#### WHAT IS REQUIRED
If a line of the material contains "html", copy it.

#### STORED DATA
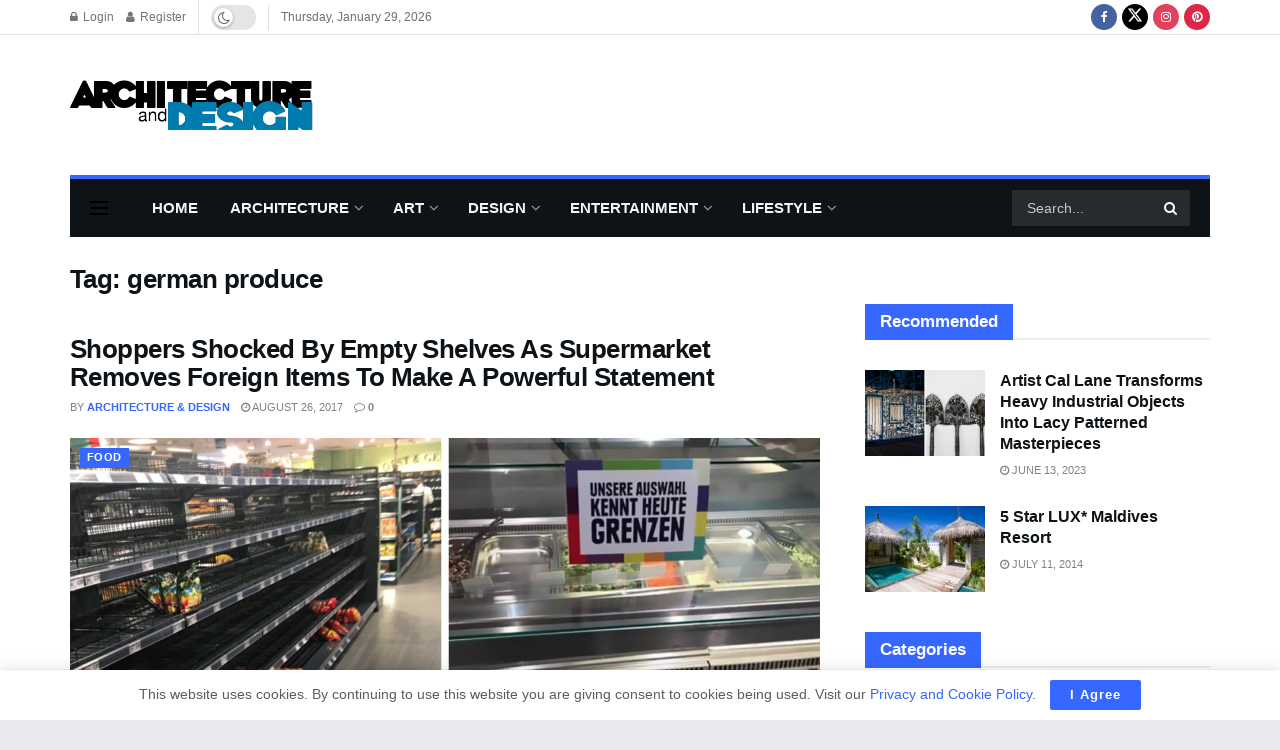

--- FILE ---
content_type: text/html; charset=utf-8
request_url: https://www.google.com/recaptcha/api2/aframe
body_size: 267
content:
<!DOCTYPE HTML><html><head><meta http-equiv="content-type" content="text/html; charset=UTF-8"></head><body><script nonce="M7vhQLnGm8VfoCn7tYdTCQ">/** Anti-fraud and anti-abuse applications only. See google.com/recaptcha */ try{var clients={'sodar':'https://pagead2.googlesyndication.com/pagead/sodar?'};window.addEventListener("message",function(a){try{if(a.source===window.parent){var b=JSON.parse(a.data);var c=clients[b['id']];if(c){var d=document.createElement('img');d.src=c+b['params']+'&rc='+(localStorage.getItem("rc::a")?sessionStorage.getItem("rc::b"):"");window.document.body.appendChild(d);sessionStorage.setItem("rc::e",parseInt(sessionStorage.getItem("rc::e")||0)+1);localStorage.setItem("rc::h",'1769868906433');}}}catch(b){}});window.parent.postMessage("_grecaptcha_ready", "*");}catch(b){}</script></body></html>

#### YOUR SOLUTION
content_type: text/html; charset=utf-8
<!DOCTYPE HTML><html><head><meta http-equiv="content-type" content="text/html; charset=UTF-8"></head><body><script nonce="M7vhQLnGm8VfoCn7tYdTCQ">/** Anti-fraud and anti-abuse applications only. See google.com/recaptcha */ try{var clients={'sodar':'https://pagead2.googlesyndication.com/pagead/sodar?'};window.addEventListener("message",function(a){try{if(a.source===window.parent){var b=JSON.parse(a.data);var c=clients[b['id']];if(c){var d=document.createElement('img');d.src=c+b['params']+'&rc='+(localStorage.getItem("rc::a")?sessionStorage.getItem("rc::b"):"");window.document.body.appendChild(d);sessionStorage.setItem("rc::e",parseInt(sessionStorage.getItem("rc::e")||0)+1);localStorage.setItem("rc::h",'1769868906433');}}}catch(b){}});window.parent.postMessage("_grecaptcha_ready", "*");}catch(b){}</script></body></html>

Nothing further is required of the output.